**Try it:** The answer must be the lines from the one that holds "Chan Yin Ying" through the final line of the data, copied exactly, with no pictures.

**Record excerpts:**
= Beginning of Section =

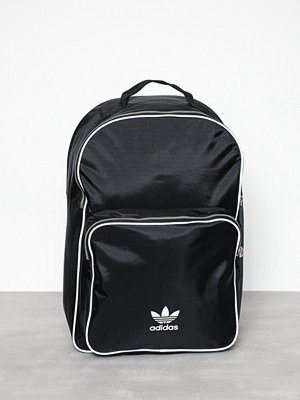 Adidas Originals svart ryggsäck BP CL adicolor Black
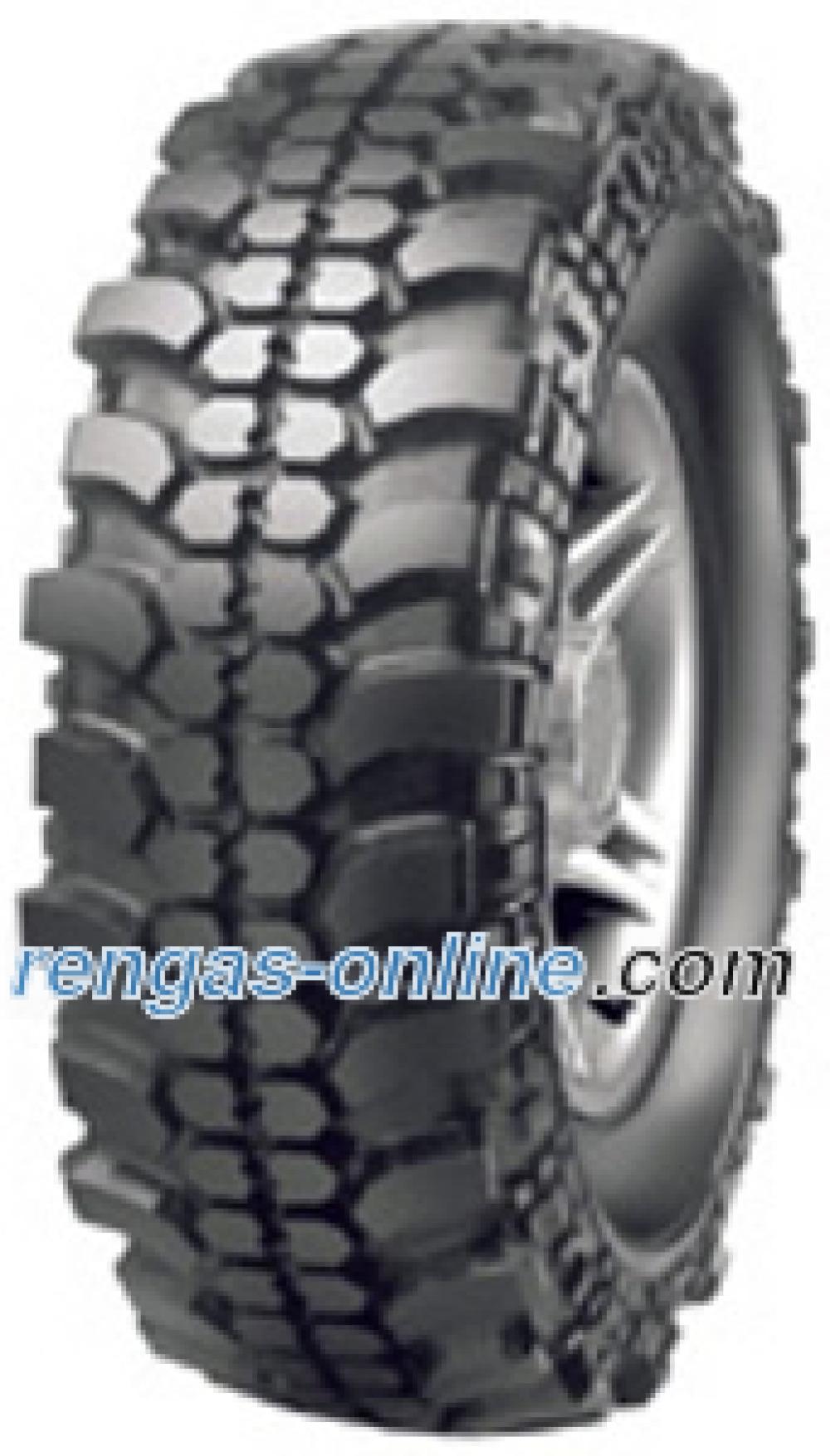 marix-lion-26575-r16-114112q-pinnoitettu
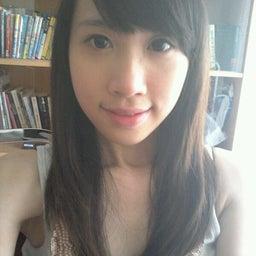 Chan Yin Ying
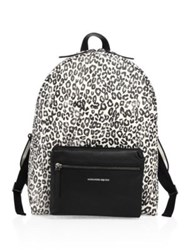 Alexander Mcqueen Tech Leopard Print Leather Backpack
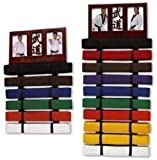 Martial Arts Photo Frame Belt Display wall mounted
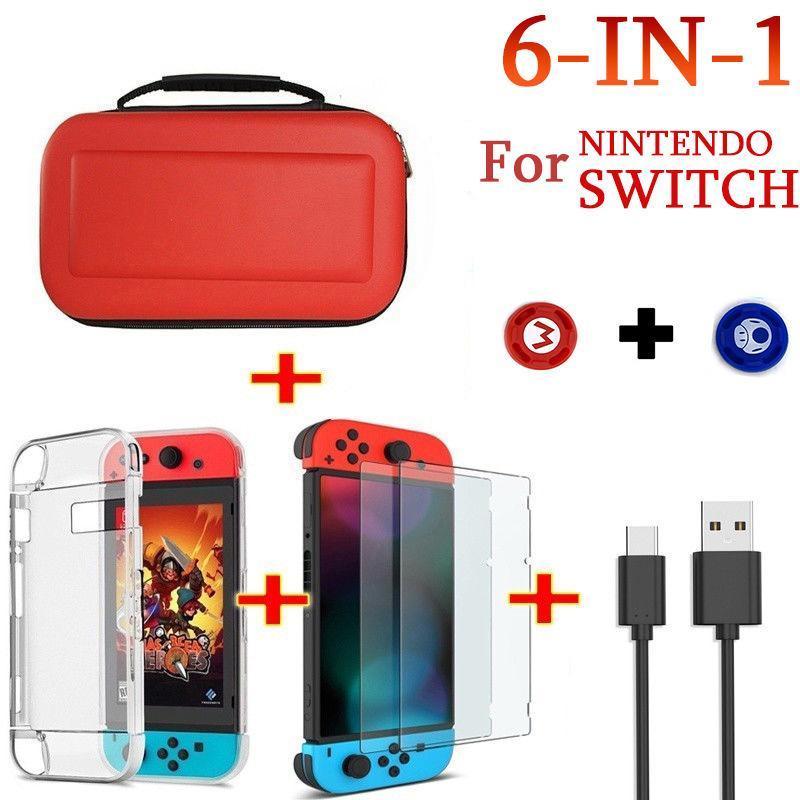 Переключатель Ns хранения пакет Набор для Nintendo узла защиты Пакет Кристалл Shell Силиконовые игры Защитная крышка силиконовый чехол аксессуары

= End of Section =

**Solved problem:**
 Chan Yin Ying
 Alexander Mcqueen Tech Leopard Print Leather Backpack
 Martial Arts Photo Frame Belt Display wall mounted
 Переключатель Ns хранения пакет Набор для Nintendo узла защиты Пакет Кристалл Shell Силиконовые игры Защитная крышка силиконовый чехол аксессуары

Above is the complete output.